### [Task directions]
Return exactly the lines of the entries that start at the line containing "As seen here" and continue to the last line. Omit the pictures.

........

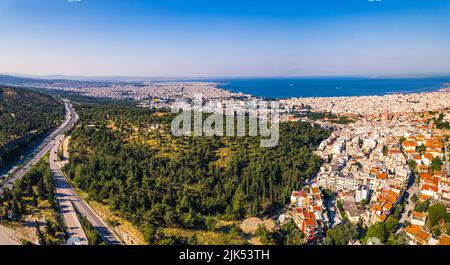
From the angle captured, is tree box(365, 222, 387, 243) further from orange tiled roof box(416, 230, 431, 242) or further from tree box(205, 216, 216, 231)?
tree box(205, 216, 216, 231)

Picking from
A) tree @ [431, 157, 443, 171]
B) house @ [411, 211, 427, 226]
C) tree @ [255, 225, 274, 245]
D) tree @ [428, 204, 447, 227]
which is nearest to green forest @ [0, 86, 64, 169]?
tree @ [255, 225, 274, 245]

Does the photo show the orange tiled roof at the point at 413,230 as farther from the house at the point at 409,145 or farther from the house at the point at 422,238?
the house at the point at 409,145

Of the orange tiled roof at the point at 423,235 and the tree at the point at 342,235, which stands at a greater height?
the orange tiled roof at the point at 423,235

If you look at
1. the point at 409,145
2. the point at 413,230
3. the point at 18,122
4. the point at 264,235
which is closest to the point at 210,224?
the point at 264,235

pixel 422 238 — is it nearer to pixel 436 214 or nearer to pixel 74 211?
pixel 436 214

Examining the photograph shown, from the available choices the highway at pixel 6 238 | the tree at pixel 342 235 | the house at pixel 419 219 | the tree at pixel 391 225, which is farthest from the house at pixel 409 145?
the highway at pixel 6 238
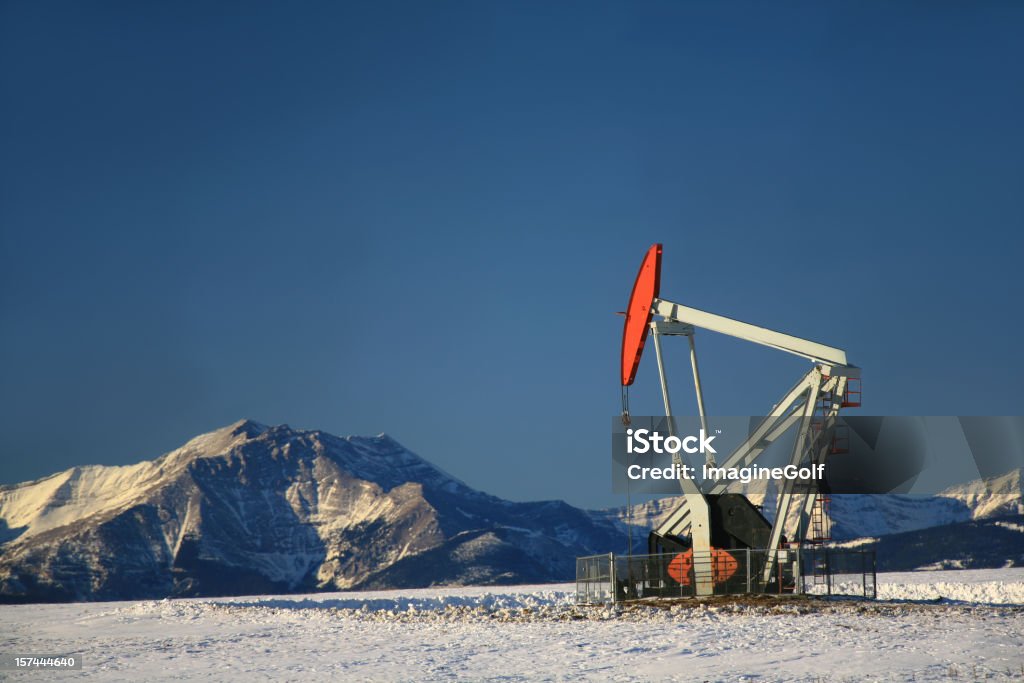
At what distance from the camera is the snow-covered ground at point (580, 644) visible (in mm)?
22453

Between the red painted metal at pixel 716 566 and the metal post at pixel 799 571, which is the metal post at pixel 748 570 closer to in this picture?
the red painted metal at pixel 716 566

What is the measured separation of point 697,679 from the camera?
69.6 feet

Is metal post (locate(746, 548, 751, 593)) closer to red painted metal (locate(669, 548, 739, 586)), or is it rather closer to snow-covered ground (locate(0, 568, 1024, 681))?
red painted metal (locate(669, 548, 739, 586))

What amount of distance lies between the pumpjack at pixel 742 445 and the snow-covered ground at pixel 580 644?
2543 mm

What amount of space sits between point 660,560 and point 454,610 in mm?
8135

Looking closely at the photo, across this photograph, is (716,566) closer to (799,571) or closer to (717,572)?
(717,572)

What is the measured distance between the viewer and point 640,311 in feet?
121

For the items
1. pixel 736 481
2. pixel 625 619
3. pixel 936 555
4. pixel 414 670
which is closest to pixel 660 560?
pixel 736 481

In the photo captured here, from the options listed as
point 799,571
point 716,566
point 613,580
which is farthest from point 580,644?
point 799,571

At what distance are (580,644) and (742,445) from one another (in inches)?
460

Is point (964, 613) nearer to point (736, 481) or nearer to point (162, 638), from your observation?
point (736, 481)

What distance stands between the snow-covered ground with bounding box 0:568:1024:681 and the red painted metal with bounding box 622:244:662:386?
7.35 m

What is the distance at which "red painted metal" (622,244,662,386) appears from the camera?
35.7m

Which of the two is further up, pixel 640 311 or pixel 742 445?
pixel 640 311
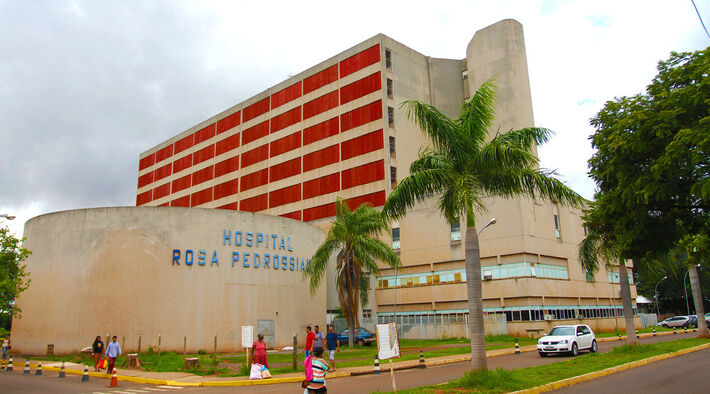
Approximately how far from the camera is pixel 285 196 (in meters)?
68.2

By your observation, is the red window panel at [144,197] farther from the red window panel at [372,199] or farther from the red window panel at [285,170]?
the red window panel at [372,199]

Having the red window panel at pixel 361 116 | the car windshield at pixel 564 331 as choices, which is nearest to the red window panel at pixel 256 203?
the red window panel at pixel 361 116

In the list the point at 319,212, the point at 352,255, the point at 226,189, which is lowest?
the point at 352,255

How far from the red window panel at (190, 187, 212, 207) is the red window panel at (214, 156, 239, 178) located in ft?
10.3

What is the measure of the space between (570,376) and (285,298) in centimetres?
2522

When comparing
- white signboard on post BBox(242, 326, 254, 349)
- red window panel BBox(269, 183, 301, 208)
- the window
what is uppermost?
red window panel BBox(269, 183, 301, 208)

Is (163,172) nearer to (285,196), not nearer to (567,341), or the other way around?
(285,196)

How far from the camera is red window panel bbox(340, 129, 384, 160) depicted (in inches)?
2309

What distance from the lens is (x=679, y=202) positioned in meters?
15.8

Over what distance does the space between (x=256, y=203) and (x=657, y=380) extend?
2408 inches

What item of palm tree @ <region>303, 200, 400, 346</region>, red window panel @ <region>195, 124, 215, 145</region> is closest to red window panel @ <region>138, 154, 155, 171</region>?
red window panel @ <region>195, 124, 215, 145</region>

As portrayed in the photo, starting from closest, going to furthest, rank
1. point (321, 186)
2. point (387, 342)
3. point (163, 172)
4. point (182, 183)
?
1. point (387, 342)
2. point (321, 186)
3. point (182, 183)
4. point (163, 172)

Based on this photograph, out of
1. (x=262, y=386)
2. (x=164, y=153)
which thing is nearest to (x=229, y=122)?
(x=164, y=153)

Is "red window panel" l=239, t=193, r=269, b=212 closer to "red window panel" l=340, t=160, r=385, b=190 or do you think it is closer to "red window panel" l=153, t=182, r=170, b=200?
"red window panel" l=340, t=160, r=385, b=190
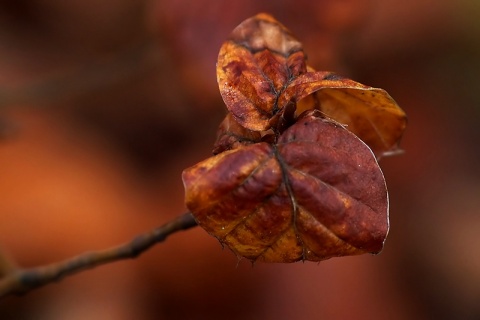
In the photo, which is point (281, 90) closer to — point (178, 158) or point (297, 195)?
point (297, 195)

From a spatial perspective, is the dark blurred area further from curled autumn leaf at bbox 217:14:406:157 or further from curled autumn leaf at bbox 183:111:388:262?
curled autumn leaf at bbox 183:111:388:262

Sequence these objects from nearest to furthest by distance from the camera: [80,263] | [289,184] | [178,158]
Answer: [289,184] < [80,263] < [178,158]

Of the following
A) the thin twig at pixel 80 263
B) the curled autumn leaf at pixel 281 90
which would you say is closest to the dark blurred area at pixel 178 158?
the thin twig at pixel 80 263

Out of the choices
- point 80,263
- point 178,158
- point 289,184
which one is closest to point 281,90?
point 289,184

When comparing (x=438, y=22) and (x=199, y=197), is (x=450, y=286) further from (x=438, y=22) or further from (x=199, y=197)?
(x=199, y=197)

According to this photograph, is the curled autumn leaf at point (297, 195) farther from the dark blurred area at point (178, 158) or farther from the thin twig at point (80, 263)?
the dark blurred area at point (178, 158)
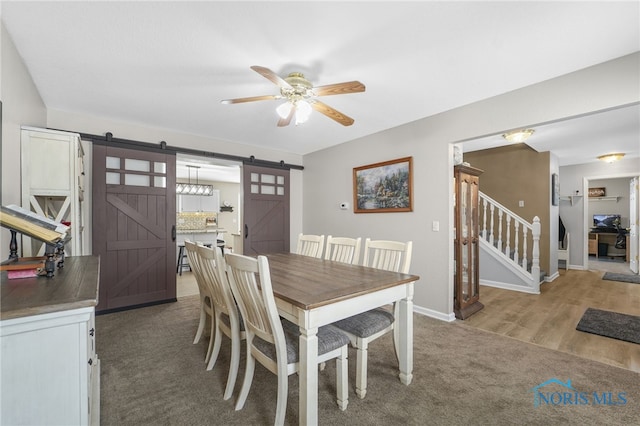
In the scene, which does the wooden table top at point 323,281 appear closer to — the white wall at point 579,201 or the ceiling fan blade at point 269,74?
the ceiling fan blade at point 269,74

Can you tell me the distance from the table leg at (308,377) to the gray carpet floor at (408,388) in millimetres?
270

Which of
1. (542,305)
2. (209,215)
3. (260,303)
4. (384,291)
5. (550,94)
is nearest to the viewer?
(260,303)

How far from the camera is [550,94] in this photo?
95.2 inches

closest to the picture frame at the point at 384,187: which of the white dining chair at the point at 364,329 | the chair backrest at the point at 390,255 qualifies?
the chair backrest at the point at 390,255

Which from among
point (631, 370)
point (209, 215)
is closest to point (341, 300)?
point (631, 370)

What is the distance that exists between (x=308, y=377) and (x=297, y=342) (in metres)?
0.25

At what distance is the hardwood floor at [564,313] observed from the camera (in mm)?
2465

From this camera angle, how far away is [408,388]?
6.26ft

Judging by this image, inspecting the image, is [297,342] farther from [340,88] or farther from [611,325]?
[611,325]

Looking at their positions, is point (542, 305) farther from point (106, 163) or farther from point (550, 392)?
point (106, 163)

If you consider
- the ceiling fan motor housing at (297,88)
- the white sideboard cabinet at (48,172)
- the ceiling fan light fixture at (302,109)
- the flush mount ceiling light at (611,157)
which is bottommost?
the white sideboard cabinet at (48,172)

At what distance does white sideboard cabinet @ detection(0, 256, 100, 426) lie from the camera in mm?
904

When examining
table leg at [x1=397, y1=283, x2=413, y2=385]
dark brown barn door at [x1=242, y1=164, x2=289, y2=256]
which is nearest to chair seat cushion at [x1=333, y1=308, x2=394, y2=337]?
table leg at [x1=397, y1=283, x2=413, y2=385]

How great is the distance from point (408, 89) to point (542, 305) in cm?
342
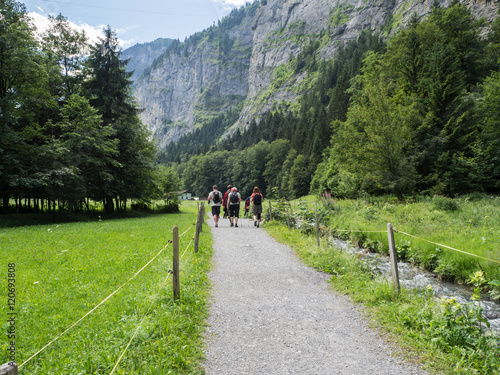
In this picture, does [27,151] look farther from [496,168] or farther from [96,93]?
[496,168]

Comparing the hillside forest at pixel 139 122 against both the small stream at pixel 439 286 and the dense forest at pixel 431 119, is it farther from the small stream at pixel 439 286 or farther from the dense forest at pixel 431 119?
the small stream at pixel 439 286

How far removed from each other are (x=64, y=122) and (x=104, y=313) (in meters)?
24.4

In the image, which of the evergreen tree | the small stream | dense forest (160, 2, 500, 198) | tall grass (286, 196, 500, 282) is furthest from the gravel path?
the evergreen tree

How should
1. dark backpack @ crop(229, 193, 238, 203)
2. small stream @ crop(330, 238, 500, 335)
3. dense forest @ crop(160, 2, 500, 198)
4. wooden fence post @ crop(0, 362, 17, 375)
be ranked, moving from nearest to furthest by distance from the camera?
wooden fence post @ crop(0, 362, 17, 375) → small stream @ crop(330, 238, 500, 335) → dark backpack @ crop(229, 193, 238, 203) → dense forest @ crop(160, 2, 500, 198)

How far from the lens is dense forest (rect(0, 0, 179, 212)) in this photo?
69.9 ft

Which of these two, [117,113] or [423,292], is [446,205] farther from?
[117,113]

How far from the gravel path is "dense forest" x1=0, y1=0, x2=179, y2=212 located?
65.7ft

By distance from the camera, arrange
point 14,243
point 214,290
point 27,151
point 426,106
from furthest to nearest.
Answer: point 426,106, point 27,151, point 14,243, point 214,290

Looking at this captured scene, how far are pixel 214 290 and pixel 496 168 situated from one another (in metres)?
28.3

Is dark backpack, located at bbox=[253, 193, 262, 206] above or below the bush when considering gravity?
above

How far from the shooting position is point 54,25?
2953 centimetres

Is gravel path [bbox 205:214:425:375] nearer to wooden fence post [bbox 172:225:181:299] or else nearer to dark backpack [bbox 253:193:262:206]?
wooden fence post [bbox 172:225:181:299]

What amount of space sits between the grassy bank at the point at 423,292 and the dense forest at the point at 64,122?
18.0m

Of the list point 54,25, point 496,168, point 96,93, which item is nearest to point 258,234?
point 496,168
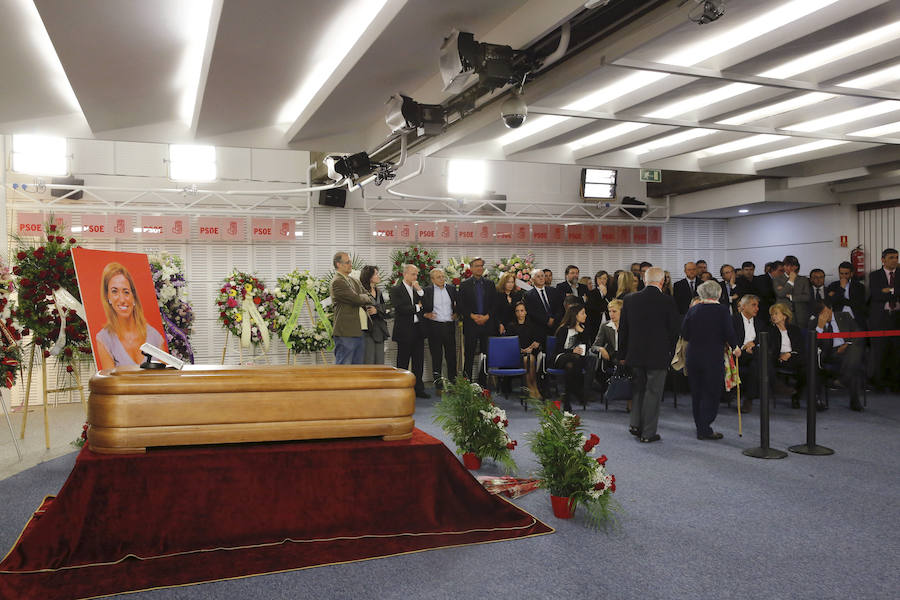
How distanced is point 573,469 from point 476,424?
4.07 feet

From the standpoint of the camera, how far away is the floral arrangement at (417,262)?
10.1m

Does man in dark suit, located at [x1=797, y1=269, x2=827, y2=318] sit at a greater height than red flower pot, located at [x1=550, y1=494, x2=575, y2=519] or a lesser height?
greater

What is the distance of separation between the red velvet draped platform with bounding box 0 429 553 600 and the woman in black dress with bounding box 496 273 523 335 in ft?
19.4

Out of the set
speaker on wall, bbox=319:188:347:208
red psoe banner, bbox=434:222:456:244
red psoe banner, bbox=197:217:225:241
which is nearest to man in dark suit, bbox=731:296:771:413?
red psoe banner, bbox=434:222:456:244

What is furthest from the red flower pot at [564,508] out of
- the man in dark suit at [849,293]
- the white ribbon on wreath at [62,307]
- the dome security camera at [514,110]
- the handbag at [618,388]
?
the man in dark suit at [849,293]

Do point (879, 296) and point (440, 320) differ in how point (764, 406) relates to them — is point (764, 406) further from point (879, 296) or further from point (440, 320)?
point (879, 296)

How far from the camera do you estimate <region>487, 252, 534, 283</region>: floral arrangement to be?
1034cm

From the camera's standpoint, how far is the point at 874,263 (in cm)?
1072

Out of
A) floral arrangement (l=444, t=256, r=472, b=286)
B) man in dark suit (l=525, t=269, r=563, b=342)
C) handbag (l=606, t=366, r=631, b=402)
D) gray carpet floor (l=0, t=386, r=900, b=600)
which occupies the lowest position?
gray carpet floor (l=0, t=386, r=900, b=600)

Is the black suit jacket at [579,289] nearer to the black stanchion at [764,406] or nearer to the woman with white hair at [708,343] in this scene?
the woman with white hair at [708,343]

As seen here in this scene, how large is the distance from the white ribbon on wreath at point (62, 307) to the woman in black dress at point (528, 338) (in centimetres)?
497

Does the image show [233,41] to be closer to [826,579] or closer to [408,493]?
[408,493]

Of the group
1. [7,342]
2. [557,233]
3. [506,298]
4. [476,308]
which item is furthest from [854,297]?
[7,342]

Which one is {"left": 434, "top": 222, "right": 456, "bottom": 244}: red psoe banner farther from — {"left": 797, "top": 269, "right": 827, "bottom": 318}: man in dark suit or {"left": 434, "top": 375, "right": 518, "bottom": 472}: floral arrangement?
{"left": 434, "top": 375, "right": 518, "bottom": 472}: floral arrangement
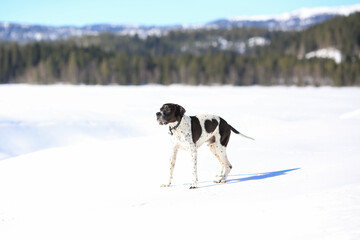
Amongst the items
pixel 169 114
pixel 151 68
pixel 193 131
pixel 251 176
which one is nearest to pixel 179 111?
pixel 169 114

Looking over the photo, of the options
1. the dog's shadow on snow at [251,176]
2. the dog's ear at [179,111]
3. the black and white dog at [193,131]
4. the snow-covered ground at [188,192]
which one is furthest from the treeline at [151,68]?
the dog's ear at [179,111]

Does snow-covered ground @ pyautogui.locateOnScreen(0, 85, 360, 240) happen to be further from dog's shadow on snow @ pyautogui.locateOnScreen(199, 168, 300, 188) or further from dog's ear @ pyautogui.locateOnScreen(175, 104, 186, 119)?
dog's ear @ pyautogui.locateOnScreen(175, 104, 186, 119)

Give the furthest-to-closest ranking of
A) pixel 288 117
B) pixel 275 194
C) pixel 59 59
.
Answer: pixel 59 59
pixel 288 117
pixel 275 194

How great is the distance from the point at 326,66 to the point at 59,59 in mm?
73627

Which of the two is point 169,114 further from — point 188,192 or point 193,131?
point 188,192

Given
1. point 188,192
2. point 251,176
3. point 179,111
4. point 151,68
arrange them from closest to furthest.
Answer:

........

### [Answer for the task]
As seen here in this scene, how large is the distance from the white ribbon on wreath at point (62, 307) to the woman in black dress at point (528, 338) (in centimetres)?
497

Does the image show [233,41] to be closer to [826,579] or closer to [408,493]?
[408,493]

Of the group
1. [7,342]
2. [557,233]
3. [506,298]
4. [476,308]
which item is furthest from [854,297]?
[7,342]

Which one is {"left": 434, "top": 222, "right": 456, "bottom": 244}: red psoe banner farther from — {"left": 797, "top": 269, "right": 827, "bottom": 318}: man in dark suit or {"left": 434, "top": 375, "right": 518, "bottom": 472}: floral arrangement?
{"left": 434, "top": 375, "right": 518, "bottom": 472}: floral arrangement
Amongst the items
pixel 169 114
pixel 151 68
pixel 193 131
pixel 251 176
which one is nearest to pixel 179 111?
pixel 169 114

Looking over the photo, of the options
1. the dog's shadow on snow at [251,176]
2. the dog's ear at [179,111]
3. the black and white dog at [193,131]
4. the snow-covered ground at [188,192]
which one is furthest from the treeline at [151,68]?
the dog's ear at [179,111]

Does snow-covered ground @ pyautogui.locateOnScreen(0, 85, 360, 240) happen to be further from dog's shadow on snow @ pyautogui.locateOnScreen(199, 168, 300, 188) or further from dog's ear @ pyautogui.locateOnScreen(175, 104, 186, 119)?
dog's ear @ pyautogui.locateOnScreen(175, 104, 186, 119)

Give the furthest-to-closest ranking of
A) pixel 288 117
B) pixel 275 194
C) pixel 59 59
.
Answer: pixel 59 59
pixel 288 117
pixel 275 194

How great is the distance from the point at 326,66 to the point at 59,59 in mm?
73627

Which of the two is point 169,114 further from — point 188,192 or point 193,131?
point 188,192

Given
1. point 188,192
2. point 251,176
3. point 179,111
4. point 151,68
arrange them from closest to furthest.
Answer:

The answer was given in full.